▶ **Aim of the task**
Reproduce verbatim every line from the one that includes "request_url: https://www.lunaticamente.it/tag/arcaniminori/" to the closing line of the entries; omit everything before it.

▶ **Input**
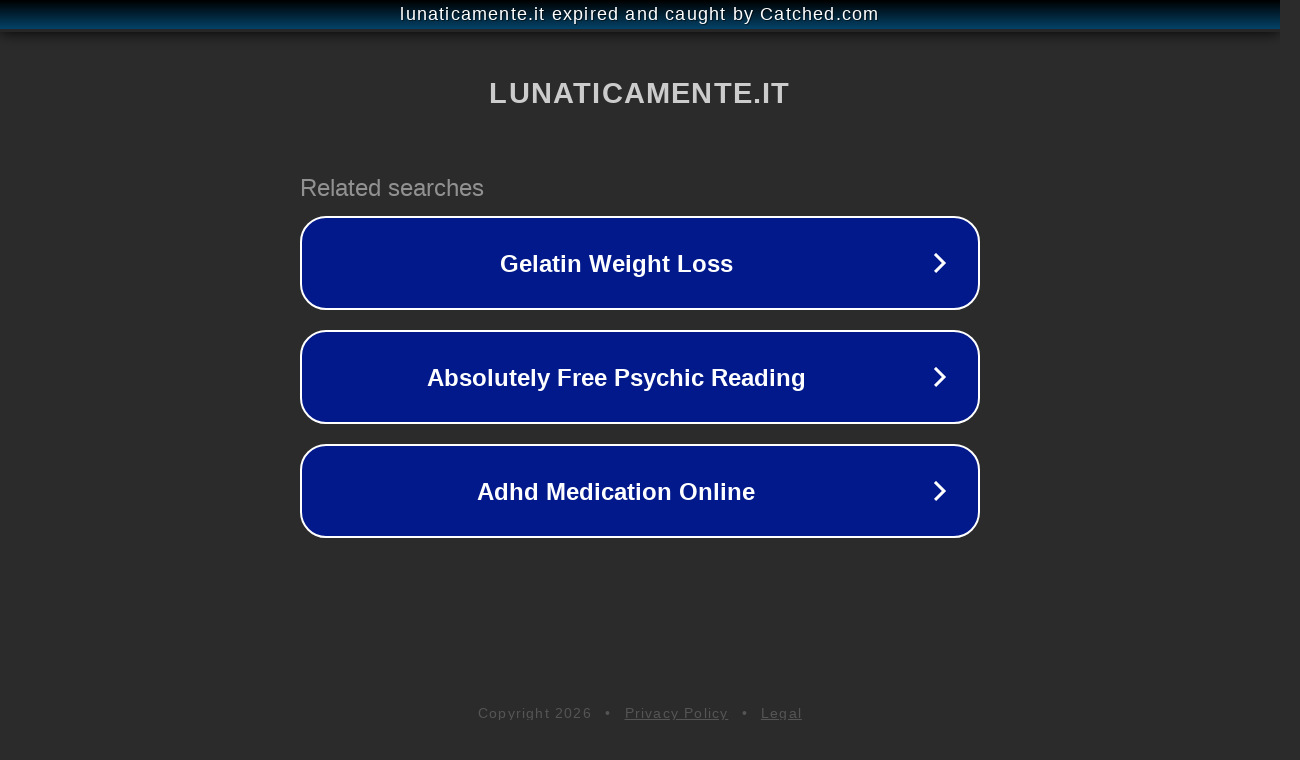

--- FILE ---
content_type: text/html; charset=utf-8
request_url: https://www.lunaticamente.it/tag/arcaniminori/
body_size: 1082
content:
<!doctype html>
<html data-adblockkey="MFwwDQYJKoZIhvcNAQEBBQADSwAwSAJBANDrp2lz7AOmADaN8tA50LsWcjLFyQFcb/P2Txc58oYOeILb3vBw7J6f4pamkAQVSQuqYsKx3YzdUHCvbVZvFUsCAwEAAQ==_Zwze/TAU5lZbFPI4LzqKudUwUSn9V7rQEsRJoVfe5C4SZNtD+0OdQIPYl5rtHkw6DK4rp1FQbEWYdiTDgeB8PA==" lang="en" style="background: #2B2B2B;">
<head>
    <meta charset="utf-8">
    <meta name="viewport" content="width=device-width, initial-scale=1">
    <link rel="icon" href="[data-uri]">
    <link rel="preconnect" href="https://www.google.com" crossorigin>
</head>
<body>
<div id="target" style="opacity: 0"></div>
<script>window.park = "[base64]";</script>
<script src="/bqDmDzUqs.js"></script>
</body>
</html>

▶ **Written solution**
request_url: https://www.lunaticamente.it/tag/arcaniminori/
body_size: 1082
content:
<!doctype html>
<html data-adblockkey="MFwwDQYJKoZIhvcNAQEBBQADSwAwSAJBANDrp2lz7AOmADaN8tA50LsWcjLFyQFcb/P2Txc58oYOeILb3vBw7J6f4pamkAQVSQuqYsKx3YzdUHCvbVZvFUsCAwEAAQ==_Zwze/TAU5lZbFPI4LzqKudUwUSn9V7rQEsRJoVfe5C4SZNtD+0OdQIPYl5rtHkw6DK4rp1FQbEWYdiTDgeB8PA==" lang="en" style="background: #2B2B2B;">
<head>
    <meta charset="utf-8">
    <meta name="viewport" content="width=device-width, initial-scale=1">
    <link rel="icon" href="[data-uri]">
    <link rel="preconnect" href="https://www.google.com" crossorigin>
</head>
<body>
<div id="target" style="opacity: 0"></div>
<script>window.park = "[base64]";</script>
<script src="/bqDmDzUqs.js"></script>
</body>
</html>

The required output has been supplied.